→ **Collected data**:
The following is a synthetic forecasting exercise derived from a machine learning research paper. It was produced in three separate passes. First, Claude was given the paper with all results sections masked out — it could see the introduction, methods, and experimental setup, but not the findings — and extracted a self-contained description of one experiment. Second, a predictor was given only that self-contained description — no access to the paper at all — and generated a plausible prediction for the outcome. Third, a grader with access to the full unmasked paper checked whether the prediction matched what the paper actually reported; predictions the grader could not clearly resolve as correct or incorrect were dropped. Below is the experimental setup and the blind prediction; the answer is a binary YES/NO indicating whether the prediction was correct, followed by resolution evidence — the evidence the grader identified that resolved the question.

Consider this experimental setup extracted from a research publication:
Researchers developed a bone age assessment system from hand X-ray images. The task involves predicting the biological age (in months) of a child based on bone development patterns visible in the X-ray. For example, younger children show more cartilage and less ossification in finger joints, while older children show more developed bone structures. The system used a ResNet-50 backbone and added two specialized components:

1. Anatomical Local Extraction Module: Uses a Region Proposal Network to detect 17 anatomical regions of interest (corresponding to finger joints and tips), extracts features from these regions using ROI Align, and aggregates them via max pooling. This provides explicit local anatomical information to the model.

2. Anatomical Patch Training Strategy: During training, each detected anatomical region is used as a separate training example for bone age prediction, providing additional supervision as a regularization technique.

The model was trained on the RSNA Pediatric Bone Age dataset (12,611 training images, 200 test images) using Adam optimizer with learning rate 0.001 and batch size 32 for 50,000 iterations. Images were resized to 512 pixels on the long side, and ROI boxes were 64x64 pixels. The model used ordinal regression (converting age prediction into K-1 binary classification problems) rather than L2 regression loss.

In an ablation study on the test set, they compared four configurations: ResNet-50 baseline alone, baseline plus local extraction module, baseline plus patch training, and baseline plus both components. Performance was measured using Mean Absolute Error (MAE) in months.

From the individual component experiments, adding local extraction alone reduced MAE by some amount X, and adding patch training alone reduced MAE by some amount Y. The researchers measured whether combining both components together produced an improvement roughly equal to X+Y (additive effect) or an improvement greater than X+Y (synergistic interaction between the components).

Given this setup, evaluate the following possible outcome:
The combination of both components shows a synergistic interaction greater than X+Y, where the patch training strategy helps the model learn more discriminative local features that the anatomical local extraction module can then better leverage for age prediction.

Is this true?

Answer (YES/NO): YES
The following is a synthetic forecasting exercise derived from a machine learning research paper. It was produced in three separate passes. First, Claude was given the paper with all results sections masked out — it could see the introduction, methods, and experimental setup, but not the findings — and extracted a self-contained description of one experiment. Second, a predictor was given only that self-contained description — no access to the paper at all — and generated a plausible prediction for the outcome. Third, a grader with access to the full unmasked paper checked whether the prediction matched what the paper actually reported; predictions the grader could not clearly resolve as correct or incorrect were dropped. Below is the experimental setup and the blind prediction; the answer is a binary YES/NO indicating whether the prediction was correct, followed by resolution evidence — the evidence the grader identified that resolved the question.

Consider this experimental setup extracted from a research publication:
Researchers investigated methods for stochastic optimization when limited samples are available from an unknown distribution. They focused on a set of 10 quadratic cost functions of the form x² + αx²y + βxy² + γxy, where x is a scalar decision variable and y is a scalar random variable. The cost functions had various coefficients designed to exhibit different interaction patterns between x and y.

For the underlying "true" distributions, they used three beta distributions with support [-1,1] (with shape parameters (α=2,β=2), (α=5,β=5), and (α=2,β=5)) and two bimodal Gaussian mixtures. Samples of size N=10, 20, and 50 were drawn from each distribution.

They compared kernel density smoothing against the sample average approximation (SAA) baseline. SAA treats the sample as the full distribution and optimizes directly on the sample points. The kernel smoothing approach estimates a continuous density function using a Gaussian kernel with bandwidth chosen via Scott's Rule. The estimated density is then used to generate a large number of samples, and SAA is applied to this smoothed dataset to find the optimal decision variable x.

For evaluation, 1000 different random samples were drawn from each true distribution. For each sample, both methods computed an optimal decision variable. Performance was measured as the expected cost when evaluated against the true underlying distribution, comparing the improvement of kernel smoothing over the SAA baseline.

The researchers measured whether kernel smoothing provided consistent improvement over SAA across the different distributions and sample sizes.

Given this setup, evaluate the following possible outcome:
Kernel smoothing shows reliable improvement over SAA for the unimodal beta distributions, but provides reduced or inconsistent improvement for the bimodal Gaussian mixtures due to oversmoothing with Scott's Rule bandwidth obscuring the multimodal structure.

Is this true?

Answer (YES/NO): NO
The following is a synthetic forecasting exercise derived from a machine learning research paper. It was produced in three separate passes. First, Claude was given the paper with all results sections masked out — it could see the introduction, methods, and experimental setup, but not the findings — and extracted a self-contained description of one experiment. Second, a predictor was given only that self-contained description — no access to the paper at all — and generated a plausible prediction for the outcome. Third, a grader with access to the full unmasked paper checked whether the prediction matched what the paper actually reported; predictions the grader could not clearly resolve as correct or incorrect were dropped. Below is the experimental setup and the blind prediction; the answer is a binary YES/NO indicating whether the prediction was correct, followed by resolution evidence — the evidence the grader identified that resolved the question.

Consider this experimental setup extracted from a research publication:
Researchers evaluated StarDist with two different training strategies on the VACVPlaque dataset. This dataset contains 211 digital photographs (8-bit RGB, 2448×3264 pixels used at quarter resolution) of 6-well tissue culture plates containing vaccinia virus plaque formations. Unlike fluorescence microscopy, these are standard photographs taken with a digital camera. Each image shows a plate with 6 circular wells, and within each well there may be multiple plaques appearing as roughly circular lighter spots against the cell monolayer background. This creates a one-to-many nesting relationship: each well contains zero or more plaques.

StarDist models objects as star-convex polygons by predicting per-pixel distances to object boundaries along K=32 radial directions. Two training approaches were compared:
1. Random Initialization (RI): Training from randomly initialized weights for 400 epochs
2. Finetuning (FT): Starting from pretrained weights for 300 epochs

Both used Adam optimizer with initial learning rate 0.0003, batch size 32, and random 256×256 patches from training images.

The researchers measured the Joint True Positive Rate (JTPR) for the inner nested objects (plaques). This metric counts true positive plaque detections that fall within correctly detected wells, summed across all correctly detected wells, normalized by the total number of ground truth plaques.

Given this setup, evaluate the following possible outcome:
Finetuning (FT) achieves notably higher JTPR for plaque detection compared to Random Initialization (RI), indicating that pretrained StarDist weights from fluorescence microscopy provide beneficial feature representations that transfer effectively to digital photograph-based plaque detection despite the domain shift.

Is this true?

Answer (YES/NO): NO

---

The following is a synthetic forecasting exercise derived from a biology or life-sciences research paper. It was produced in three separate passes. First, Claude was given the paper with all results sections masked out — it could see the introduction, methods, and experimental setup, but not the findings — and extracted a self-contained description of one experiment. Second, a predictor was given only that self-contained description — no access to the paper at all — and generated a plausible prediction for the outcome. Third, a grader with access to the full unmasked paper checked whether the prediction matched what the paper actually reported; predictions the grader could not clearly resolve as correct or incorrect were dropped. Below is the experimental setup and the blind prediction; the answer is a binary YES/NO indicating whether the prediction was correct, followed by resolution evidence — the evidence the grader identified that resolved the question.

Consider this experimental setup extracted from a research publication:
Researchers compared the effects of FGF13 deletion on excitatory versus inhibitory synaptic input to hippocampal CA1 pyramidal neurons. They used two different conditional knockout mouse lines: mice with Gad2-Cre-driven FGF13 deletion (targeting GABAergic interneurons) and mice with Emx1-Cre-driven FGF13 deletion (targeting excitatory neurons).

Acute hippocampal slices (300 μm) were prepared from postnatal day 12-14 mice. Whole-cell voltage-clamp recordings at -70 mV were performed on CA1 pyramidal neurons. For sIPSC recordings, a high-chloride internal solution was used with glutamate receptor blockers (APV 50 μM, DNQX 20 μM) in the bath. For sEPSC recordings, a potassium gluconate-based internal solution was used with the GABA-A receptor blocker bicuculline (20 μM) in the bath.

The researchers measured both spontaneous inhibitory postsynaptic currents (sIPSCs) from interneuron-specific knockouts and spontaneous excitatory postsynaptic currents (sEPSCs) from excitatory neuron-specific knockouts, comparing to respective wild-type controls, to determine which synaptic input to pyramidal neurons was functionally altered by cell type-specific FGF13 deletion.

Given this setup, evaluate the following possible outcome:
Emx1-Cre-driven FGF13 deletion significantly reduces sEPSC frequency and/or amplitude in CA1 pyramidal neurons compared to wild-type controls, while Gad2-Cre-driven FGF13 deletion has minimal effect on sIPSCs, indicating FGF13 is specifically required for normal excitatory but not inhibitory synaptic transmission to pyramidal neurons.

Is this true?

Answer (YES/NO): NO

→ **Activity**: Looking at the records above, how many lines contain "pyramidal"? Answer with the number alone.

→ **Exercise result**: 4